## TASK DESCRIPTION:
Reproduce, word for word, every line starting at the line that contains "Is (x=633, y=281)" and ending with the final line of the entries.

## AVAILABLE RECORDS:
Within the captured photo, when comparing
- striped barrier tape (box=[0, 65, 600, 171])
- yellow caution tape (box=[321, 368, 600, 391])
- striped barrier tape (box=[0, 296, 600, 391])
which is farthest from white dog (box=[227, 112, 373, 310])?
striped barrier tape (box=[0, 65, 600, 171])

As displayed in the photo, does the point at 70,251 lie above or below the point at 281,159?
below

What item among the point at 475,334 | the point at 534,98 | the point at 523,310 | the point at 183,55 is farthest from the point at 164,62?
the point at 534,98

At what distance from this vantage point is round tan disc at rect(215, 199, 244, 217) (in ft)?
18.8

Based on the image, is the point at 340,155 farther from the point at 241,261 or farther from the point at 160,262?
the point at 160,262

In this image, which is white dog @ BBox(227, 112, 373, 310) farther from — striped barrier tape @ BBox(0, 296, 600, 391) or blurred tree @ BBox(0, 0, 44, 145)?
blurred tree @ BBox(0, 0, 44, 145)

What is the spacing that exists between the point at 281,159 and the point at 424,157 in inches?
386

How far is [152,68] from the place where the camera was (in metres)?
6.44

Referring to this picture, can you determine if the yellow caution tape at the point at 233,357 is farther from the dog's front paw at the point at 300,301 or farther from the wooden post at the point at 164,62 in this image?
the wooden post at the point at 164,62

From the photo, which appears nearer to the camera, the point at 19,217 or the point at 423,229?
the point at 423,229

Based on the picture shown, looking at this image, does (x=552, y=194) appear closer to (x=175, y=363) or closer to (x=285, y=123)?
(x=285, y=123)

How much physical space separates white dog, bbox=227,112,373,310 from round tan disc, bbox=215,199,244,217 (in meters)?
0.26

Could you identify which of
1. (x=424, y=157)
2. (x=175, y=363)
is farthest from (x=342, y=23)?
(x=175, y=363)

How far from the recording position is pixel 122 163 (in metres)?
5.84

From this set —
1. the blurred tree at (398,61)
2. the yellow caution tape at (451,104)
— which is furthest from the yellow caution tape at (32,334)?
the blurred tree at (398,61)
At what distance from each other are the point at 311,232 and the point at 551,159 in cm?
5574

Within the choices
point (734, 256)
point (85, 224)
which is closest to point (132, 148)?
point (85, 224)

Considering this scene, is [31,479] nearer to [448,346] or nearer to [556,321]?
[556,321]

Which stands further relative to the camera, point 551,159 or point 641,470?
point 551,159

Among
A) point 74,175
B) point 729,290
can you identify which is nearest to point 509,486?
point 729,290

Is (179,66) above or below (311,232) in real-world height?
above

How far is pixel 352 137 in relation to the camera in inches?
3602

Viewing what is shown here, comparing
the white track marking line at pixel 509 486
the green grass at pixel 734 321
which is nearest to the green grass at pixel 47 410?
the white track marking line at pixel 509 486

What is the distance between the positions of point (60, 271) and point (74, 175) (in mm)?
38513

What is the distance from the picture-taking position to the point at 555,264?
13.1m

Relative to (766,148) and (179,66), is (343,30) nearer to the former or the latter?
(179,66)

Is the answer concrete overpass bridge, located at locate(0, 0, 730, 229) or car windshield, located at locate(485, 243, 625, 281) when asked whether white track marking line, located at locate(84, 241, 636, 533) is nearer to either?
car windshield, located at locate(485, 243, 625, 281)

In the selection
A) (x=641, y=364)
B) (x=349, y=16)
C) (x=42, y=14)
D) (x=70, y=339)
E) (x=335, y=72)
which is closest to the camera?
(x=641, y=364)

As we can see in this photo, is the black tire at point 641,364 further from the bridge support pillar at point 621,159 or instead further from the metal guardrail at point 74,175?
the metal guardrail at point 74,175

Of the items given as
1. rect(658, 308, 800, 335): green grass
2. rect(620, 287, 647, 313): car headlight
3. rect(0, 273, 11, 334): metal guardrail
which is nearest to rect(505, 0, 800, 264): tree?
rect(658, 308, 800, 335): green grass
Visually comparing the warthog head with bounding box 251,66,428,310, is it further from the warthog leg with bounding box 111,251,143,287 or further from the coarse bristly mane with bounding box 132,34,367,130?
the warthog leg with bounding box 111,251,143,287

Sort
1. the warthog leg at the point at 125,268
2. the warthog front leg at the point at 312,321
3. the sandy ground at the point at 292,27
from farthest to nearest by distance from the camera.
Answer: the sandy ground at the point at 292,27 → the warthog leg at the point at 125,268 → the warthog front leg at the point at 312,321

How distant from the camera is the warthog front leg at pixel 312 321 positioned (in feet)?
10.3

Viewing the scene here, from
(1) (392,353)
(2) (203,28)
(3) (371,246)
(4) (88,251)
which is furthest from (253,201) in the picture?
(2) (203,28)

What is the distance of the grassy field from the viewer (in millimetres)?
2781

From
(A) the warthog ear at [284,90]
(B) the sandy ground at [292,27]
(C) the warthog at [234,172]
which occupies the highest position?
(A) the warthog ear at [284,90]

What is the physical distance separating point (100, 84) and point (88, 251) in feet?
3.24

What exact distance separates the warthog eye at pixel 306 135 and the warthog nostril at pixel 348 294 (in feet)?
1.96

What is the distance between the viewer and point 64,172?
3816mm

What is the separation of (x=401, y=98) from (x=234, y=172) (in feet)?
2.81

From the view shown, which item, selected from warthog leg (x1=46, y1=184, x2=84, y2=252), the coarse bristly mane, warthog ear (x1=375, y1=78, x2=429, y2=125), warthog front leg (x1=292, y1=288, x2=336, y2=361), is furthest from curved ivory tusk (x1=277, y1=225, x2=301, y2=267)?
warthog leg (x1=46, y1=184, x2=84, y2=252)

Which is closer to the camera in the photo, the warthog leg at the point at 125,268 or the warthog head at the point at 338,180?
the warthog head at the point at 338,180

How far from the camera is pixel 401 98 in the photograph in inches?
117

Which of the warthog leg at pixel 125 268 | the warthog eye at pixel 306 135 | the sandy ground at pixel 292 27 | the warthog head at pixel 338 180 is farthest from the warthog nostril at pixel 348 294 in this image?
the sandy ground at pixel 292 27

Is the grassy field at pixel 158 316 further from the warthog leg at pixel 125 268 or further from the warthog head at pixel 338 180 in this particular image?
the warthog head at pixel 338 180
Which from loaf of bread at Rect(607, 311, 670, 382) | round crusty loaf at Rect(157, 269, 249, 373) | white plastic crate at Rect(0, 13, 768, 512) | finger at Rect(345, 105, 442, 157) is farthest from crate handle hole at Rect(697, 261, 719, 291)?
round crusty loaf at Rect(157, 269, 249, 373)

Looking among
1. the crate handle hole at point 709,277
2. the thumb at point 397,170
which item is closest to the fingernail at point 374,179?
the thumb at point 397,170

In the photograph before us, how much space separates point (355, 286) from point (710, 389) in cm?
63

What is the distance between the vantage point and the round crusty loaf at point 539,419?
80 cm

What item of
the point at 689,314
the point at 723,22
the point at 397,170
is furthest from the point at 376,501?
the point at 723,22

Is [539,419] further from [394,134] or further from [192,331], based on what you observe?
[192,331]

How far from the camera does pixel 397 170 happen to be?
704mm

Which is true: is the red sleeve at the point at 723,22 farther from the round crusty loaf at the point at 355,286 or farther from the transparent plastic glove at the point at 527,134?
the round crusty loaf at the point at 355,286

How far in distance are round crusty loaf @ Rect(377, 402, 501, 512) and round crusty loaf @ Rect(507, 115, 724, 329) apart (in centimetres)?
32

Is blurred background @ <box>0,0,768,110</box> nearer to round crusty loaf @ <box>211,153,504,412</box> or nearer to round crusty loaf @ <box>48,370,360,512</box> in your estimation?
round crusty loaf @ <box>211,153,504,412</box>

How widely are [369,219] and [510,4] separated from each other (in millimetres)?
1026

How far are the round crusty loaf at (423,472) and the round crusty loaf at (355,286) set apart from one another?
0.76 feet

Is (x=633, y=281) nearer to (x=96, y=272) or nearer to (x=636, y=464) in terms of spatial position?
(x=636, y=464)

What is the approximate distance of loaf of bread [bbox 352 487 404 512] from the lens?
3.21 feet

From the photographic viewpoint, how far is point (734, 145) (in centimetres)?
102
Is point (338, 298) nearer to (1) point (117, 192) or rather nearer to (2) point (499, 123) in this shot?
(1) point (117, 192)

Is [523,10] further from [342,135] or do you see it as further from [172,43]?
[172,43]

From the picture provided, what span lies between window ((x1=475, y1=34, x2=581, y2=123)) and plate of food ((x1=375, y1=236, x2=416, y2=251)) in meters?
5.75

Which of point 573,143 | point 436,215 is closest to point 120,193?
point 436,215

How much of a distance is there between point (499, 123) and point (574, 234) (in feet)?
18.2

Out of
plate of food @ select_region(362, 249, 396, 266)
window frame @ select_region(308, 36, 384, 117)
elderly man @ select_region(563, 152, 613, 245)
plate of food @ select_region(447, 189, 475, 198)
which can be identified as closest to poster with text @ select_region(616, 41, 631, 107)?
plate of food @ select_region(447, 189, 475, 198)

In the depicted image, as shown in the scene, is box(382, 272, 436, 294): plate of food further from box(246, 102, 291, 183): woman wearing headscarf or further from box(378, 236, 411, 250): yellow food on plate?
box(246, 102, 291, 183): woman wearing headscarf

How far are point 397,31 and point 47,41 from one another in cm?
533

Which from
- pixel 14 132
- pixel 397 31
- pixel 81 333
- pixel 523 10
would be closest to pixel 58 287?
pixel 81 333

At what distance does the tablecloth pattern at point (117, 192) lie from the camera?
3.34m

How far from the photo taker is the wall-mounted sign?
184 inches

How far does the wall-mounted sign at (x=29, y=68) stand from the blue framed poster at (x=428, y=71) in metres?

## TASK RESPONSE:
Is (x=633, y=281) nearer to (x=96, y=272) or nearer to (x=636, y=464) in terms of spatial position?
(x=636, y=464)

What is the approximate distance of loaf of bread [bbox 352 487 404 512] from the lens?
3.21 feet

From the photographic viewpoint, how far is point (734, 145) (in centimetres)?
102
Is point (338, 298) nearer to (1) point (117, 192) or rather nearer to (2) point (499, 123) in this shot?
(1) point (117, 192)

Is [523,10] further from [342,135] or do you see it as further from [172,43]?
[172,43]

From the picture provided, what span lies between window ((x1=475, y1=34, x2=581, y2=123)) and plate of food ((x1=375, y1=236, x2=416, y2=251)) in meters?
5.75

Which of point 573,143 | point 436,215 is closest to point 120,193?
point 436,215

How much of a distance is there between point (499, 123) and point (574, 234) (in feet)?
18.2

Out of
plate of food @ select_region(362, 249, 396, 266)
window frame @ select_region(308, 36, 384, 117)
elderly man @ select_region(563, 152, 613, 245)
plate of food @ select_region(447, 189, 475, 198)
which can be identified as closest to poster with text @ select_region(616, 41, 631, 107)?
plate of food @ select_region(447, 189, 475, 198)

In the depicted image, as shown in the scene, is box(382, 272, 436, 294): plate of food further from box(246, 102, 291, 183): woman wearing headscarf or further from box(378, 236, 411, 250): yellow food on plate?
box(246, 102, 291, 183): woman wearing headscarf

How far are point 397,31 and point 47,41 from one another in cm?
533

Which from
- pixel 14 132
- pixel 397 31
- pixel 81 333
- pixel 523 10
would be closest to pixel 58 287?
pixel 81 333

At what distance does the tablecloth pattern at point (117, 192) lie from the camera?
3.34m

How far from the photo taker is the wall-mounted sign?
184 inches

How far does the wall-mounted sign at (x=29, y=68) stand from the blue framed poster at (x=428, y=71) in metres?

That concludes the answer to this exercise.